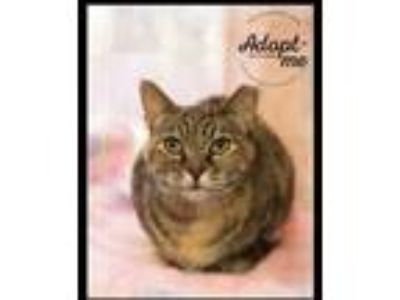 Adopt Abby a Abyssinian / Mixed (short coat) cat in Belton, MO (22337687)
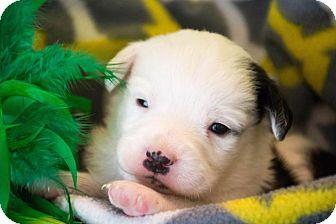 Labrador Retriever/Border Collie Mix Puppy for adoption in Seneca, South Carolina - Nemo - $250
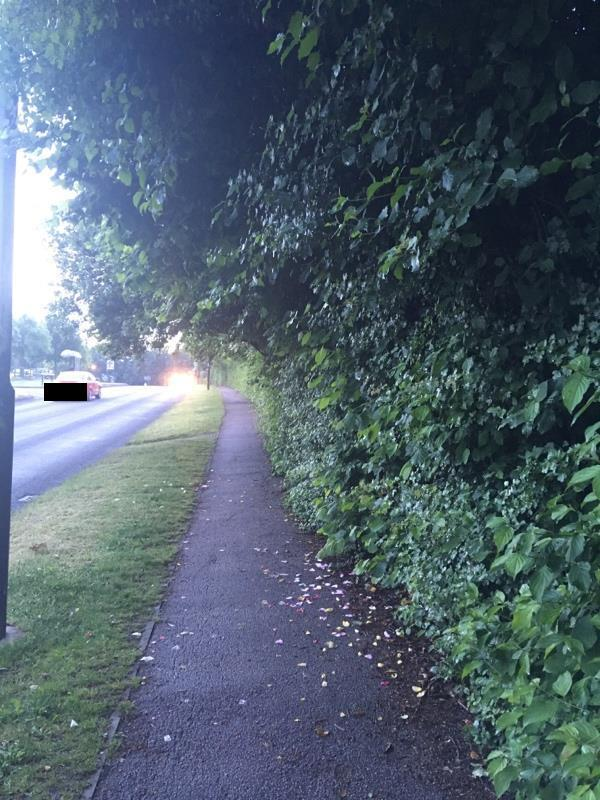 Highway vegetation overhanging and narrowing pavement and blocking street lights after dark. -1 Baylis Crescent, Burgess Hill, RH15 8UP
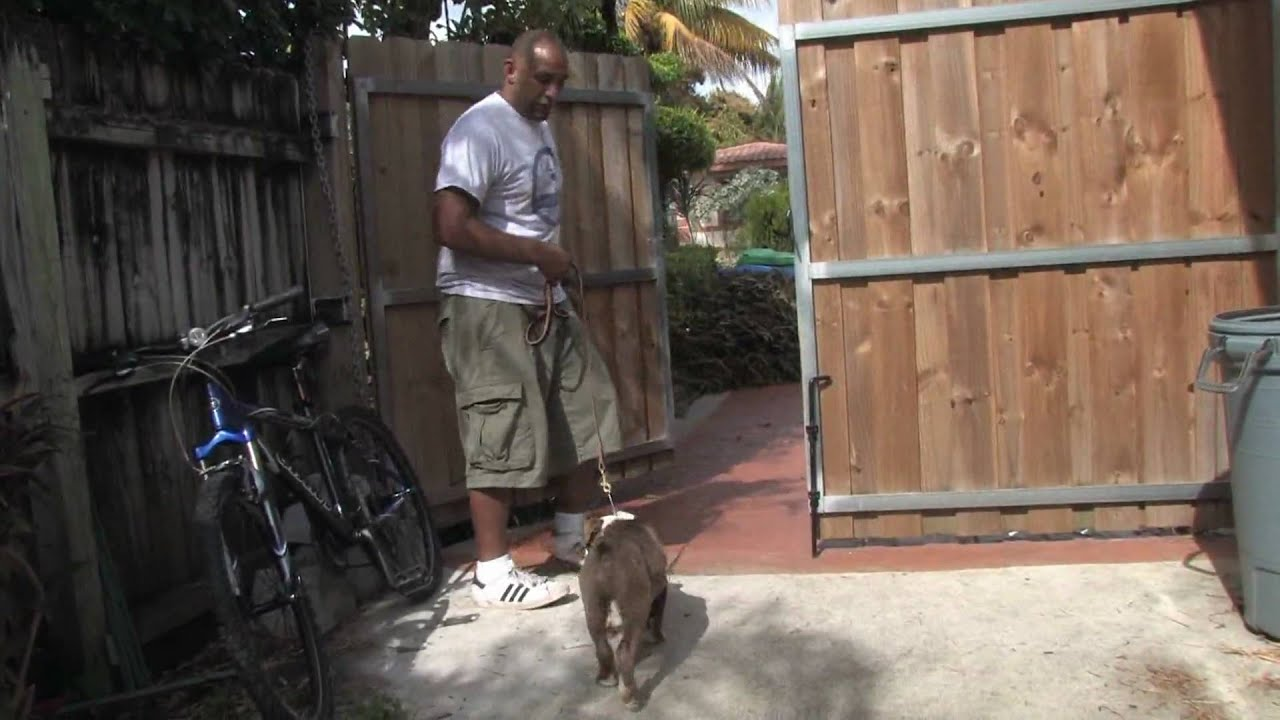 How To Train Dog To Stay In Yard Without Fence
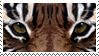 Tiger Stamp by MariaKoch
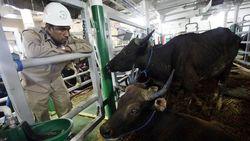 Ada Kapal Ternak, Harga Sapi NTT Lebih Murah Dibanding Impor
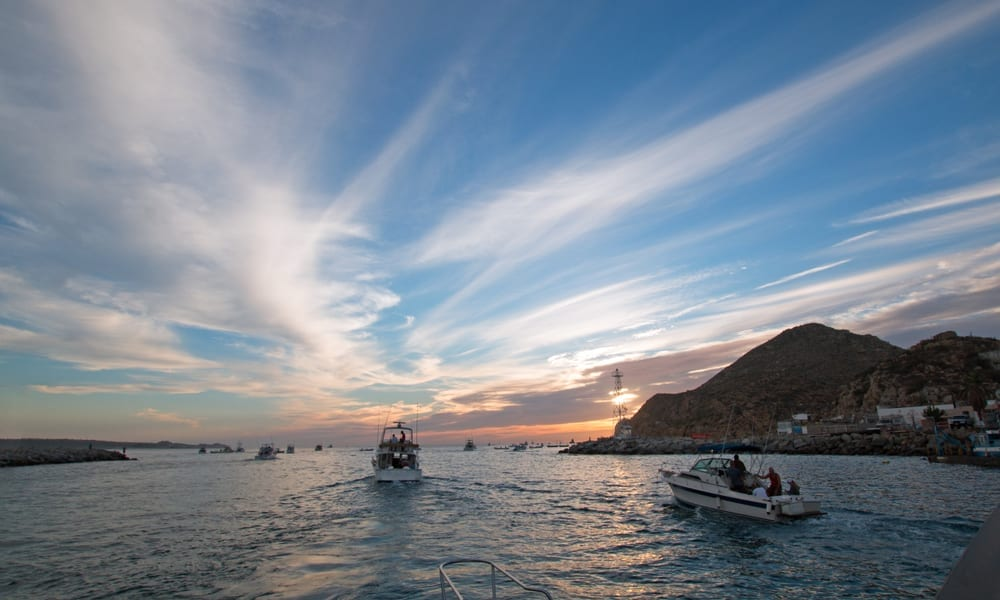 Your Guide to Fishing in Cabo San Lucas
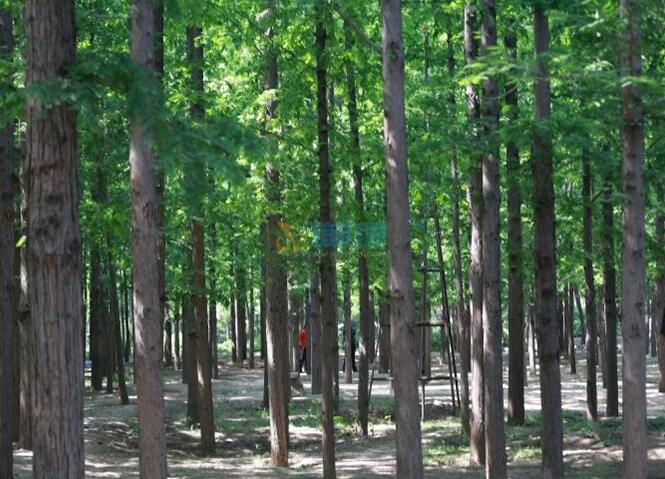 金叶水杉图片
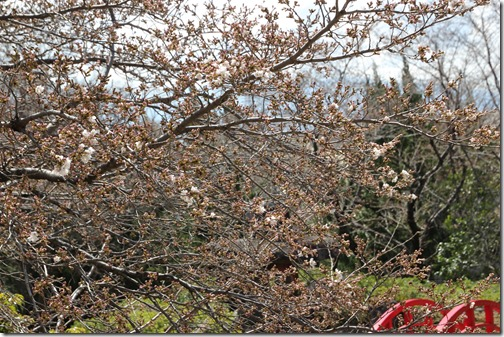 神の湯温泉桜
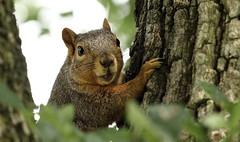 Squirrel, Morton Arboretum. 357 (EOS) (Mega-Magpie) Tags: canon eos 60d nature wildlife squirrel tree leaf green cute the morton arboretum lisle dupage il illinois usa america outdoors outdoor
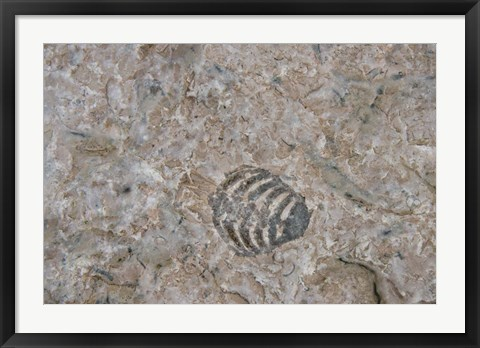 Framed Fossilized Creatures on Akpatok Island Print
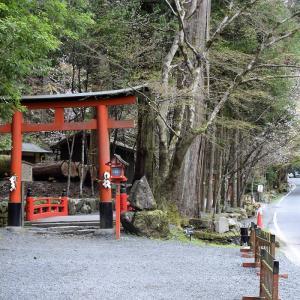 貴船神社(京都市左京区)の写真と御朱印③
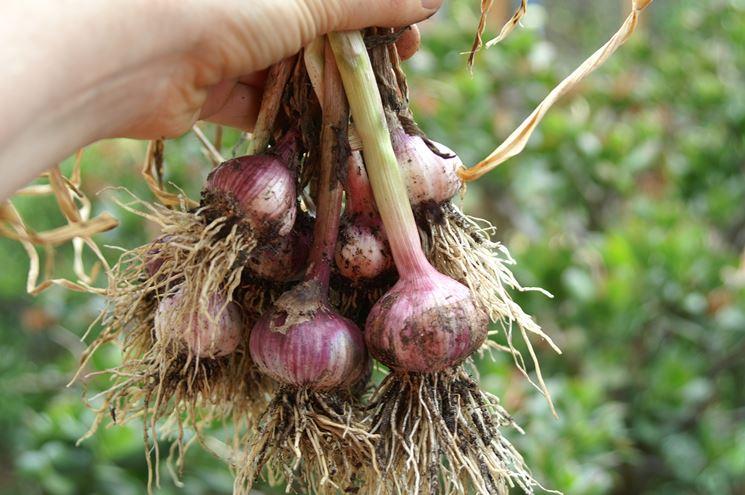 raccolta aglio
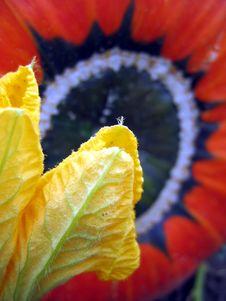 Free Pumpkin Flower Stock Photo - 3556080
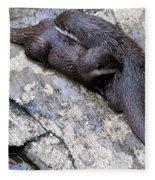 We Otter Snuggle Up Fleece Blanket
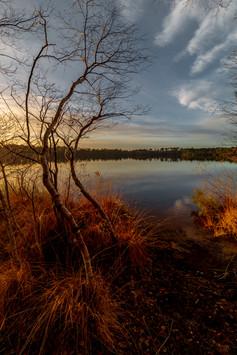 Lac du Bousquet, Gironde 20.12.2020  (33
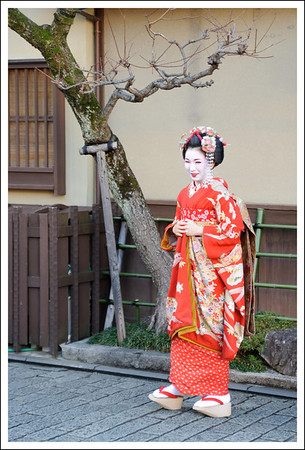 Maiko for the tourists
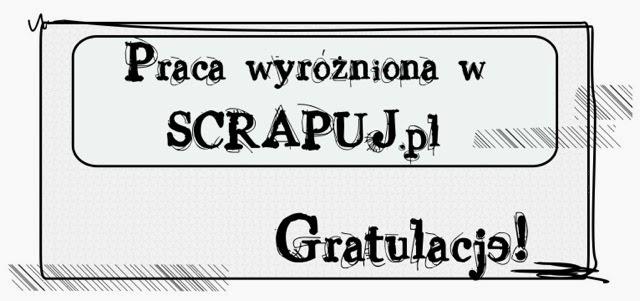 wyróżnienie w scrapuj.pl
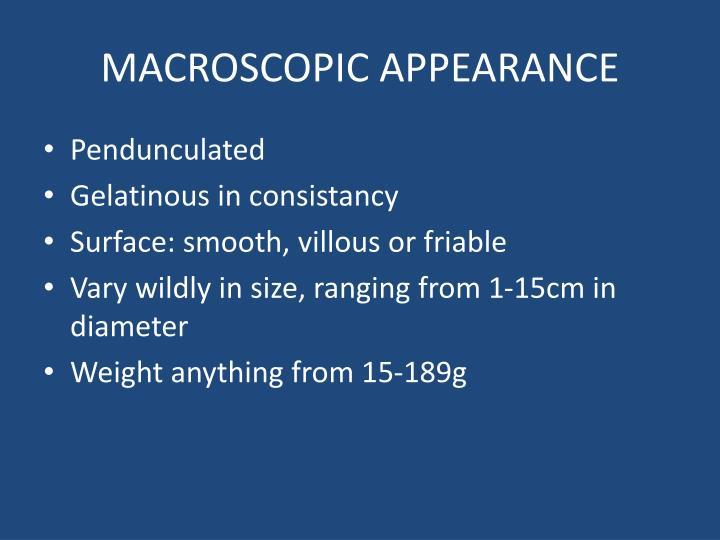 MACROSCOPIC APPEARANCE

========================================

__PROBLEM__. Give all the lines above again, character for character, without pictures.

__TASK OUTPUT__.
 Adopt Abby a Abyssinian / Mixed (short coat) cat in Belton, MO (22337687)
 Labrador Retriever/Border Collie Mix Puppy for adoption in Seneca, South Carolina - Nemo - $250
 Highway vegetation overhanging and narrowing pavement and blocking street lights after dark. -1 Baylis Crescent, Burgess Hill, RH15 8UP
 How To Train Dog To Stay In Yard Without Fence
 Tiger Stamp by MariaKoch
 Ada Kapal Ternak, Harga Sapi NTT Lebih Murah Dibanding Impor
 Your Guide to Fishing in Cabo San Lucas
 金叶水杉图片
 神の湯温泉桜
 Squirrel, Morton Arboretum. 357 (EOS) (Mega-Magpie) Tags: canon eos 60d nature wildlife squirrel tree leaf green cute the morton arboretum lisle dupage il illinois usa america outdoors outdoor
 Framed Fossilized Creatures on Akpatok Island Print
 貴船神社(京都市左京区)の写真と御朱印③
 raccolta aglio
 Free Pumpkin Flower Stock Photo - 3556080
 We Otter Snuggle Up Fleece Blanket
 Lac du Bousquet, Gironde 20.12.2020  (33
 Maiko for the tourists
 wyróżnienie w scrapuj.pl
 MACROSCOPIC APPEARANCE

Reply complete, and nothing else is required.